How to talk to your teen about gap year
First and foremost, you need to communicate with your teen about their desire to take a gap year. Get them to explain their reasons for wanting to take a gap year and listen to them with an open mind.
Young adults often feel pressured to pursue higher education or enter the workforce immediately after graduating from high school. Taking a gap year before university can provide them with an opportunity to step back and evaluate their goals and interests before diving headfirst into the next phase of their lives.
Once you have discussed the pros and cons of a gap year with your teen, it is time to start making plans. A good gap year is more than a break between high school and uni, so encourage them to create a list of things they want to do and goals they want to achieve during their gap year that would benefit them. This list can include things like travel, volunteering, internships, or learning a new skill.
Discuss with your teen what they can do to achieve these goals and help them create a budget and plan of how to finance their gap year.
Planning a gap year thoroughly
Taking a gap year before university does not mean putting their education or career on hold indefinitely. Encourage your teen to commit to a date to start university or take up an apprenticeship, internship or job to help them keep on track for their long-term goals. It can be helpful to discuss how their gap year experiences can translate into their future career or educational goals.
It is also important to consider how your teens' gap year can impact their admission to university. At Torrens University, we welcome students who have taken a gap year and recognise the valuable skills and experiences people can gain during that time. That’s why we consider creative portfolios for entry into our Design and Creative Technology degrees and may conduct student interviews for entry into other courses.
The common gap year myths
There’s a mistaken belief about gap years that they are a waste of time and money.
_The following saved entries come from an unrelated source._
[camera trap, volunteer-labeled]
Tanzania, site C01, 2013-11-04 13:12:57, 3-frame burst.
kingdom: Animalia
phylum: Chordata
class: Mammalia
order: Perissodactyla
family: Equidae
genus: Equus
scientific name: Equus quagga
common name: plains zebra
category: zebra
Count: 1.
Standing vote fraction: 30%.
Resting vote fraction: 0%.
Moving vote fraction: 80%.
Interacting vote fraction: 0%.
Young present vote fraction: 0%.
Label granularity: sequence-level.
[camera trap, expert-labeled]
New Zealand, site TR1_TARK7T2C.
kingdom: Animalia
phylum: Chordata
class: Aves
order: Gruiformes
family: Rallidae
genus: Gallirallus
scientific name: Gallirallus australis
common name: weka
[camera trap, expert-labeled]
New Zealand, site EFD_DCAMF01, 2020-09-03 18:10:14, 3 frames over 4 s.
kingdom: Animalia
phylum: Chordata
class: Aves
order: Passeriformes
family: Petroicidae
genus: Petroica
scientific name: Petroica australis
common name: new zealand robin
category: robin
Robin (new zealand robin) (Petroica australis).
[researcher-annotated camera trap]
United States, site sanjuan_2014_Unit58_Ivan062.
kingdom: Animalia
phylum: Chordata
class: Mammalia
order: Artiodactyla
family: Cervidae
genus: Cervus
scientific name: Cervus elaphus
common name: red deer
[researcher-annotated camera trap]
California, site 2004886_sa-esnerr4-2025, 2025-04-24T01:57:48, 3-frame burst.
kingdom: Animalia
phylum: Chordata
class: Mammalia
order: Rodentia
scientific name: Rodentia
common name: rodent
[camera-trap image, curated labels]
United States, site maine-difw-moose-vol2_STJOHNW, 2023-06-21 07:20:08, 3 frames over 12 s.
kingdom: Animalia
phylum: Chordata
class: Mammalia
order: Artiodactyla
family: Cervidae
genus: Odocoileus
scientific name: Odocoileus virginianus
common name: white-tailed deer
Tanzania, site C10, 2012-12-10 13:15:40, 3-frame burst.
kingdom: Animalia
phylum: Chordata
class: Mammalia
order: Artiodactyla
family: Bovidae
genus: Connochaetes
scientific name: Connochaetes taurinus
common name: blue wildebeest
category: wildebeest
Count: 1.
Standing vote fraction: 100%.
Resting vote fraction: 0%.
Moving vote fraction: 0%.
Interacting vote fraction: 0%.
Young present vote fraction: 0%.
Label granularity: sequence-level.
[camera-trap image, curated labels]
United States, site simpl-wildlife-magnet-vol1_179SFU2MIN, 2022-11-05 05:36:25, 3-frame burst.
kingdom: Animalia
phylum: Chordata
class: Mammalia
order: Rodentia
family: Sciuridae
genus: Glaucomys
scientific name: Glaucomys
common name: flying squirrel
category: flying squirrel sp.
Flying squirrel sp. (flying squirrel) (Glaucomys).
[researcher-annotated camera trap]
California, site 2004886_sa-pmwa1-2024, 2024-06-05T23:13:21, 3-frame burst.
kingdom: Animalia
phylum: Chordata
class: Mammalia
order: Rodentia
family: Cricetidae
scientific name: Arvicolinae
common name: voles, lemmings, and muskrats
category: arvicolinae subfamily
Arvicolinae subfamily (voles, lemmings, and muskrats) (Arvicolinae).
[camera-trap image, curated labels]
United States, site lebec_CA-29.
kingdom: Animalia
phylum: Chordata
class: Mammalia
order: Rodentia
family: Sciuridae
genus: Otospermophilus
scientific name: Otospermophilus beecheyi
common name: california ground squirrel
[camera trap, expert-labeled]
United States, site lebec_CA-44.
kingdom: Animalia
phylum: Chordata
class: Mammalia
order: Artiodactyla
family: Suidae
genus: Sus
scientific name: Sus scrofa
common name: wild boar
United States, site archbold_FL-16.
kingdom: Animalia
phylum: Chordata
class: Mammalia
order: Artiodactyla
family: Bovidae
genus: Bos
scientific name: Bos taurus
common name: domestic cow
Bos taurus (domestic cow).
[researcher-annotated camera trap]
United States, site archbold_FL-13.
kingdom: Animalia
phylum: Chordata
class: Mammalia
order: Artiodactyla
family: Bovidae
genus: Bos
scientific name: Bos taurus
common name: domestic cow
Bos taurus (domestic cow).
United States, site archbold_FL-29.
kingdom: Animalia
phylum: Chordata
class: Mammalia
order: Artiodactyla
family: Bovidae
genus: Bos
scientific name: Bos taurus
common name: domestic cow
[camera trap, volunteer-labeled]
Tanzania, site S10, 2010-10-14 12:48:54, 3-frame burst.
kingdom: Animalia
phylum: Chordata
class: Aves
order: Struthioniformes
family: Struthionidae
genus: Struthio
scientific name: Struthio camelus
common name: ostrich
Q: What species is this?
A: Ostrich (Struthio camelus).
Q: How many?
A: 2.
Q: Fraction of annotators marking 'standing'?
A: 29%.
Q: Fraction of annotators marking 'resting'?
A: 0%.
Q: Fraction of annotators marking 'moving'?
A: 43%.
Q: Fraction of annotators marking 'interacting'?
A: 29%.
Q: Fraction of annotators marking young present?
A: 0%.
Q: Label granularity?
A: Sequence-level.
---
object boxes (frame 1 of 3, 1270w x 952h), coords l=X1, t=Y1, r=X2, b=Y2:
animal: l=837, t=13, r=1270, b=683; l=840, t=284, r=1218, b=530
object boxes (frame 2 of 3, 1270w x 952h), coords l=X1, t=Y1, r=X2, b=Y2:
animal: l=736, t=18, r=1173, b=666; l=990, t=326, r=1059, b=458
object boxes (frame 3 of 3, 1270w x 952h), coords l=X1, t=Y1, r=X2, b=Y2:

However, the reality is that a study gap can be a valuable investment in your teen's future.
During a gap year, young adults can gain valuable life skills and experiences that can be beneficial when they return to their studies or enter the workforce. For example, travelling, volunteering or interning abroad can provide young adults with valuable cultural immersion and language skills, which can be a valuable asset in today's global economy.
Another mistaken belief is that it will distract students from going to university. In fact, taking a year off can help to clarify their goals. This means when they do enrol, they’re enrolling in a course they’re more certain about, which means they’re more likely to succeed. After all, asking a recently 18-year-old to commit to a long-term educational and career path is a big ask – giving them a year off to think about it can only help.
Some people also think that gap years are only for affluent families. While it is true that gap years can be expensive (like if your teen plans to travel Europe the whole time), there are many ways to keep costs down such as volunteering or working abroad, interstate or closer to home.
Consider working holiday visas, Au pair programs or summer camp jobs, as well as lower-cost options such as staying with extended family or getting a job. You may even find your teen is able to save some money during the year.
We hope this has put your mind at ease about your teen wanting to take a gap year.
Help them make the right decisions and make the most of their time by listening and supporting their gap year goals.